A number of functions are available to allow an utterance’s structure to be made available for other programs.

The whole structure, all relations, items and features may be saved in an ascii format using the function utt.save. This file may be reloaded using the utt.load function. Note the waveform is not saved using the form.

Individual aspects of an utterance may be selectively saved. The waveform itself may be saved using the function utt.save.wave. This will save the waveform in the named file in the format specified in the Parameter Wavefiletype. All formats supported by the Edinburgh Speech Tools are valid including nist, esps, sun, riff, aiff, raw, alaw and ulaw. Note the functions utt.wave.rescale and utt.wave.resample may be used to change the gain and sample frequency of the waveform before saving it. A waveform may be imported into an existing utterance with the function utt.import.wave. This is specifically designed to allow external methods of waveform synthesis. However if you just wish to play an external wave or make it into an utterance you should consider the utterance Wave type.

The segments of an utterance may be saved in a file using the function utt.save.segs which saves the segments of the named utterance in xlabel format. Any other stream may also be saved using the more general utt.save.relation which takes the additional argument of a relation name. The names of each item and the end feature of each item are saved in the named file, again in Xlabel format, other features are saved in extra fields. For more elaborated saving methods you can easily write a Scheme function to save data in an utterance in whatever format is required. See the file lib/mbrola.scm for an example.

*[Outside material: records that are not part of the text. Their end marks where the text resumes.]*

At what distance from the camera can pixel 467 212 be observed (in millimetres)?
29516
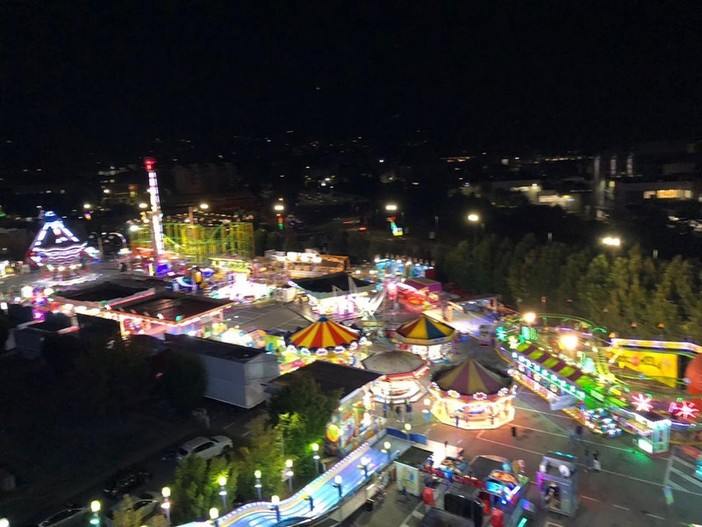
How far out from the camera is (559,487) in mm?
11398

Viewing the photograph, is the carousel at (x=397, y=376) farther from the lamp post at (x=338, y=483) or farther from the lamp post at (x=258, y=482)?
the lamp post at (x=258, y=482)

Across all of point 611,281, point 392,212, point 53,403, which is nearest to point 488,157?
point 392,212

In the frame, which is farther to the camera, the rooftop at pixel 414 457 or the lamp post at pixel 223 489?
the rooftop at pixel 414 457

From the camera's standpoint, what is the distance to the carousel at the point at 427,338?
20047mm

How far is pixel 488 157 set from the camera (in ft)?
240

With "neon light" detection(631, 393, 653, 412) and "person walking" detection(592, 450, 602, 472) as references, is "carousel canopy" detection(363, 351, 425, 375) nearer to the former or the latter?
"person walking" detection(592, 450, 602, 472)

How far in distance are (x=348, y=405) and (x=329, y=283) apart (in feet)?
38.4

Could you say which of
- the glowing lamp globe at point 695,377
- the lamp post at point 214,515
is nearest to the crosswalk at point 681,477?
the glowing lamp globe at point 695,377

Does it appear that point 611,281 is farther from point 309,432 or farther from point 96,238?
point 96,238

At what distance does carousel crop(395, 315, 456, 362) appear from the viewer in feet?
65.8

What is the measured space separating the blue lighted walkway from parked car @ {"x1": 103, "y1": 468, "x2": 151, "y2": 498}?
390 centimetres

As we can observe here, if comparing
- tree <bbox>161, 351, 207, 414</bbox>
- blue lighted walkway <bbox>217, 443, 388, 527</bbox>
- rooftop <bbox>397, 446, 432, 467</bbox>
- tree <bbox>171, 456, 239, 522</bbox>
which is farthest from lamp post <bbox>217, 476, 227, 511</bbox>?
tree <bbox>161, 351, 207, 414</bbox>

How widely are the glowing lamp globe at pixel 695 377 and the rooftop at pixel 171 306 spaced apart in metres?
16.8

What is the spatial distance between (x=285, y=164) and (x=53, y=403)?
70679mm
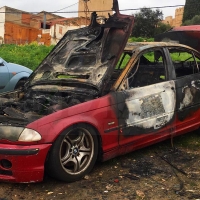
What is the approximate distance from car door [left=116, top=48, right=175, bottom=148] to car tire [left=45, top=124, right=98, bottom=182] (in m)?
0.43

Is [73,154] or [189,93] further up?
[189,93]

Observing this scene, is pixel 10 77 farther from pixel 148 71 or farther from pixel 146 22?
pixel 146 22

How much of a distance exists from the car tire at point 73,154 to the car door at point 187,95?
4.75 ft

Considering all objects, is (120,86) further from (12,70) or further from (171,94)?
(12,70)

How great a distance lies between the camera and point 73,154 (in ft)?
12.0

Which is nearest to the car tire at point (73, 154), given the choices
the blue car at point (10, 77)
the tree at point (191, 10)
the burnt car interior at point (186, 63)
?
the burnt car interior at point (186, 63)

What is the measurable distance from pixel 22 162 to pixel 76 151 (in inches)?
25.7

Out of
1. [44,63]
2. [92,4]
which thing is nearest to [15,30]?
[92,4]

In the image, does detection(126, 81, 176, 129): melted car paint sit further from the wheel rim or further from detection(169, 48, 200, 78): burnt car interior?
detection(169, 48, 200, 78): burnt car interior

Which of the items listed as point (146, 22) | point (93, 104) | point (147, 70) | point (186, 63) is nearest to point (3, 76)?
point (147, 70)

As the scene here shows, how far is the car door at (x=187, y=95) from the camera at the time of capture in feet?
15.0

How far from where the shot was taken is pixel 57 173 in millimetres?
3479

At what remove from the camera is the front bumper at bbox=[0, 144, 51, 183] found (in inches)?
129

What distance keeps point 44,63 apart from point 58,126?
1773 mm
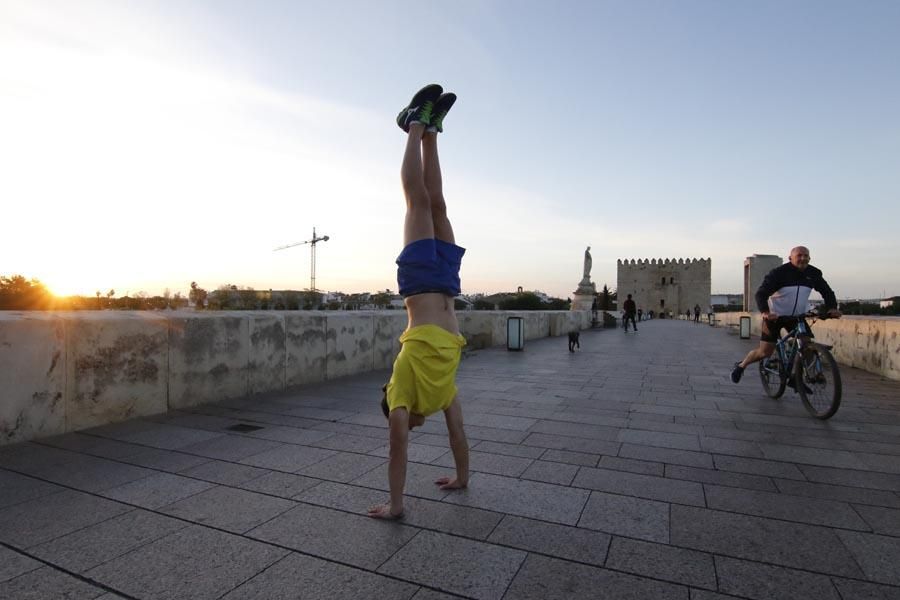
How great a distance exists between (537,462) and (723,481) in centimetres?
110

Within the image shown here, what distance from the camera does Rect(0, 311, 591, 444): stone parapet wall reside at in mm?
3836

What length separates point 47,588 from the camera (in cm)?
196

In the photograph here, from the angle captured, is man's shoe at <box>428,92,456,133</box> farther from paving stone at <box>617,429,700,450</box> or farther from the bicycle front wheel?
the bicycle front wheel

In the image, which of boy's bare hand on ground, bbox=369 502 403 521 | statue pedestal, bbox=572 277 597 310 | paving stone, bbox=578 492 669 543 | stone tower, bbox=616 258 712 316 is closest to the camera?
paving stone, bbox=578 492 669 543

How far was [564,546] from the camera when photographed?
2.33 metres

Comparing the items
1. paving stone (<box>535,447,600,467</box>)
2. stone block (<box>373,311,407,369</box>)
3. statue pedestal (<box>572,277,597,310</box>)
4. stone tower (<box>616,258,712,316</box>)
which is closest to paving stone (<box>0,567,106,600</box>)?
paving stone (<box>535,447,600,467</box>)

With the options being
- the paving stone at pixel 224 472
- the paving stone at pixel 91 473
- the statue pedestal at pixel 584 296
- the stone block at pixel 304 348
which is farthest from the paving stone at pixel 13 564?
the statue pedestal at pixel 584 296

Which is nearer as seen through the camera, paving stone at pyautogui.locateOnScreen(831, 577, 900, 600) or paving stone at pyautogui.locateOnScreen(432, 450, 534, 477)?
paving stone at pyautogui.locateOnScreen(831, 577, 900, 600)

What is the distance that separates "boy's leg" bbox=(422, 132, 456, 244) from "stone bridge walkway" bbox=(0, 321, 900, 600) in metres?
1.43

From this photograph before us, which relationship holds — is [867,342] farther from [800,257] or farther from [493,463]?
[493,463]

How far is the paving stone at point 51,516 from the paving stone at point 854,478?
12.7ft

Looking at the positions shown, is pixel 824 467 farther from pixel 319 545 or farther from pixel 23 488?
pixel 23 488

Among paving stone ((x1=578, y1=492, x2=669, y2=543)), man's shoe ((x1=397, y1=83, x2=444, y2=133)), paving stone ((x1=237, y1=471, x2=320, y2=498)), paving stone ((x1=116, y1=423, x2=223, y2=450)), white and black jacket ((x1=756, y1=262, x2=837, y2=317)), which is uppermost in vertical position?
man's shoe ((x1=397, y1=83, x2=444, y2=133))

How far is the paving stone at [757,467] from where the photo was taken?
333 centimetres
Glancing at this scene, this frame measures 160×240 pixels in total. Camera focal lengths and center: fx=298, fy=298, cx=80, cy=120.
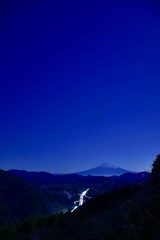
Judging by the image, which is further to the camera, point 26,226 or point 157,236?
point 26,226

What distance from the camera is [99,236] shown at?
8.66 m

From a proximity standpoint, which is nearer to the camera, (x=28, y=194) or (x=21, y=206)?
(x=21, y=206)

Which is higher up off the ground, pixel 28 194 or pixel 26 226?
pixel 28 194

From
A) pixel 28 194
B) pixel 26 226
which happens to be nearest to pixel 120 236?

A simple function to allow the displaying of an utterance in Entropic’s Xwaves tool is provided by the function display. It simply saves the waveform and the segments and sends appropriate commands to (the already running) Xwaves and xlabel programs.

A function to synthesize an externally specified utterance is provided for by utt.resynth which takes two filename arguments, an xlabel segment file and an F0 file. This function loads, synthesizes and plays an utterance synthesized from these files. The loading is provided by the underlying function utt.load.segf0.